J’ajouterai à ce beau tableau que le traitement réservé au travail du sexe est super pauvre, alors que l’intrigue principale repose là-dessus. Jules est traité de pute complètement gratuitement et plein de fois par Charlotte et Émilie (qui ont pourtant engagé ses services).  Et de nouveau, comme dans Pretty woman, il lui suffit de tomber amoureux pour tout arrêter, comme s’il n’attendait que ça, être « sauvé » par l’amour pour raccrocher (mais sans un plan B pour gagner de l’argent, et en vivant à Paris).

Malgré ces déceptions initiales, j’ai continué à regarder et la fin de la série s’annonçait plus réjouissante. Elsa, apprenant que Jules a en fait été payé au départ pour la fréquenter, coupe les ponts avec ses amies. Première action d’éclat de la part de l’héroïne qui se protège de relations toxiques, bravo Elsa !! Ensuite, elle quitte Jules en lui disant qu’elle ne pourra pas lui pardonner le fait qu’il lui a menti. Elle démissionne et elle décide de se barrer toute seule pour réfléchir à sa vie. Enfin un peu d’espace à notre héroïne pour se reconstruire et faire le point. Peut-être allait-elle finalement dire fuck à Blanche-Neige ?

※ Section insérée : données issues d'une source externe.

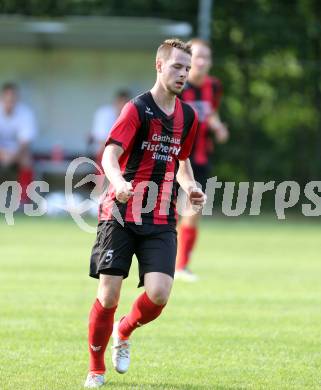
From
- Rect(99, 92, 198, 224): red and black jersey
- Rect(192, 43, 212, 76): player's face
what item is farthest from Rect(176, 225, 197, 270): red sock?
Rect(99, 92, 198, 224): red and black jersey

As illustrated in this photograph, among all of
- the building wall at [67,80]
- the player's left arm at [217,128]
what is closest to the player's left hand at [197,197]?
the player's left arm at [217,128]

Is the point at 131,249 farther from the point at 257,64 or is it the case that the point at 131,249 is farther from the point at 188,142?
the point at 257,64

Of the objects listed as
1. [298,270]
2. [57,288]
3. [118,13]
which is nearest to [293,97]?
[118,13]

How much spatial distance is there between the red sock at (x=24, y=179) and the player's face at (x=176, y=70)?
40.4 ft

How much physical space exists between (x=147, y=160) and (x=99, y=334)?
38.6 inches

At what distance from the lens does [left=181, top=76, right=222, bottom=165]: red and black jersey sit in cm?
1048

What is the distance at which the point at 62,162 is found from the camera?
60.8ft

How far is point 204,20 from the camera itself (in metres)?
18.8

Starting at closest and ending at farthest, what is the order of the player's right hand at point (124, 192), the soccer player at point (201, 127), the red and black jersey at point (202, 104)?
the player's right hand at point (124, 192) < the soccer player at point (201, 127) < the red and black jersey at point (202, 104)

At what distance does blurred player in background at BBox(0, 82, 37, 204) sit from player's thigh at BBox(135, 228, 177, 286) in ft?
40.0

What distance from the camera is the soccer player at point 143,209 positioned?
546cm

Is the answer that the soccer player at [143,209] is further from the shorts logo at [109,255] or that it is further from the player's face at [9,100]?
the player's face at [9,100]

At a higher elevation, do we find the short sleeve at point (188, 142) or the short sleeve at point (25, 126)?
the short sleeve at point (188, 142)

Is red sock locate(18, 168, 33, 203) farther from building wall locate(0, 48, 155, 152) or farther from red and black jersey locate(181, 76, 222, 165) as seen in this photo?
red and black jersey locate(181, 76, 222, 165)
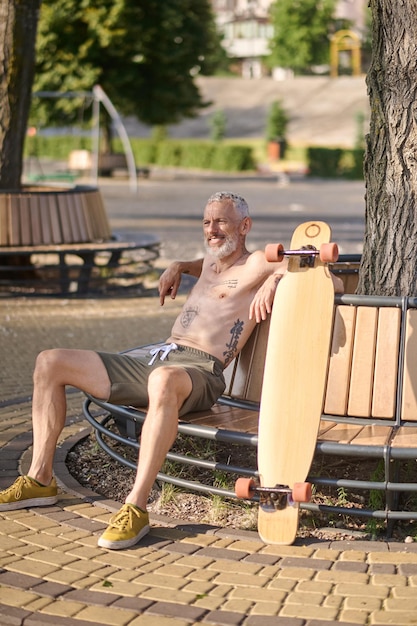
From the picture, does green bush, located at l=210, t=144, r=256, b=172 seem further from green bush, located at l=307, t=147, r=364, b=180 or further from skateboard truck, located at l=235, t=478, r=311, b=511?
skateboard truck, located at l=235, t=478, r=311, b=511

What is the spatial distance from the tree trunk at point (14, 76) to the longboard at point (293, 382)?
25.0 ft

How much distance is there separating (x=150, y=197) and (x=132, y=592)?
82.0ft

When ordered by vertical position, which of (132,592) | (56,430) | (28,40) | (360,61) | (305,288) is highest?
(360,61)

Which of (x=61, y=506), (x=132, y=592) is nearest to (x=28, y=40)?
(x=61, y=506)

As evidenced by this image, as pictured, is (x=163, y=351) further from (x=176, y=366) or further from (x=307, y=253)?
(x=307, y=253)

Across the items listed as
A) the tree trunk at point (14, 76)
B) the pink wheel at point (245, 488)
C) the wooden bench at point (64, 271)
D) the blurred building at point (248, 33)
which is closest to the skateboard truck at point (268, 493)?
the pink wheel at point (245, 488)

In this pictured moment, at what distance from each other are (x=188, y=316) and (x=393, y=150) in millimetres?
1174

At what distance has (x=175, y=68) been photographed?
37.4 m

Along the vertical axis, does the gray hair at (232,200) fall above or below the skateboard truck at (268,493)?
above

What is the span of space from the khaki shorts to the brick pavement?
1.54 ft

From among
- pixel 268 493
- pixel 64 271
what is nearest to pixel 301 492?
pixel 268 493

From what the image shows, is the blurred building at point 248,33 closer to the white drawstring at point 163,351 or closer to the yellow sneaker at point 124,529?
the white drawstring at point 163,351

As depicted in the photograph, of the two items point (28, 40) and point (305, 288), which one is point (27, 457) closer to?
point (305, 288)

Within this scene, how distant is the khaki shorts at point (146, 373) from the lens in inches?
204
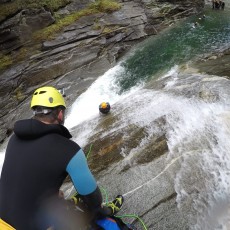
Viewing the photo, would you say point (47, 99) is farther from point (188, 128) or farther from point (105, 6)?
point (105, 6)

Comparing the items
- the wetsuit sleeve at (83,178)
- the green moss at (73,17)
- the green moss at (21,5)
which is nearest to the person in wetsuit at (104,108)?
the wetsuit sleeve at (83,178)

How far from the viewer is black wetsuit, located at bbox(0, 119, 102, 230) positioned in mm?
3291

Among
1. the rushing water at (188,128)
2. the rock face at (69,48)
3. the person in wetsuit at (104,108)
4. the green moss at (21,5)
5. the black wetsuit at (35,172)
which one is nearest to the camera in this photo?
the black wetsuit at (35,172)

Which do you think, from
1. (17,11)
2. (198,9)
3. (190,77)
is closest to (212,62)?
(190,77)

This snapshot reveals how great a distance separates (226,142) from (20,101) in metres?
11.7

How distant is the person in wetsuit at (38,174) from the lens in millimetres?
3293

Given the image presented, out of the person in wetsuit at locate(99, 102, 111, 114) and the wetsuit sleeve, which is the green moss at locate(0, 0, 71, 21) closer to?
the person in wetsuit at locate(99, 102, 111, 114)

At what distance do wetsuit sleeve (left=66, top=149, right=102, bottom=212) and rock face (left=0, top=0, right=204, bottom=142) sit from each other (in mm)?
10294

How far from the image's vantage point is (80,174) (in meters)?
3.40

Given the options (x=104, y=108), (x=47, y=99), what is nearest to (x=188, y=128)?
(x=104, y=108)

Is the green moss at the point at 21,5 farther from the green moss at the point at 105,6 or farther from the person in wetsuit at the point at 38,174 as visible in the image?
the person in wetsuit at the point at 38,174

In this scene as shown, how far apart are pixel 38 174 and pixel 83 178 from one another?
0.54 metres

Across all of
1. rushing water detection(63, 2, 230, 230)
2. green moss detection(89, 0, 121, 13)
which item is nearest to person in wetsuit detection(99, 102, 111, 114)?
rushing water detection(63, 2, 230, 230)

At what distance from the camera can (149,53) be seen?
20.0 metres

Malheureusement les scénaristes ne voulaient pas conclure dans cette direction ; Jules va demander au père d’Elsa où celle-ci se trouve afin d’aller la retrouver après qu’elle lui ait explicitement dit plusieurs fois « fous-moi la paix ». Tout comme pour Émilie, tout comme pour Charlotte, ce que dit Elsa importe peu. Les hommes de sa vie, Jules et son père, savent mieux qu’elle comment trouver son bonheur…

La saison 1 se termine avec Jules qui frappe à la porte du nouvel appart’ secret d’Elsa, alors que celle-ci danse avec sa sœur et semble enfin un peu heureuse. J’imagine que dans la saison 2, elle lui tombera dans les bras. Sauf si les producteurs m’engagent comme scénariste (vous pouvez me contacter par message privé, je suis assez dispo en ce moment).

J’espérais vraiment mieux de cette série qui avait des éléments de base rafraîchissant : un chouette casting, des premiers rôles féminins à priori originaux, des trames de bases qui auraient permis une vraie réflexion sur le travail du sexe masculin, la maternité, le travail. Mais ils nous ont retourné tout ça subtilement de manière à faire triompher le discours dominant, tout en ayant l’air de proposer autre chose. Je ne sais pas si je dois applaudir ou pleurer.

Ce qui est vraiment tragique, c’est que je regarderai probablement la saison 2…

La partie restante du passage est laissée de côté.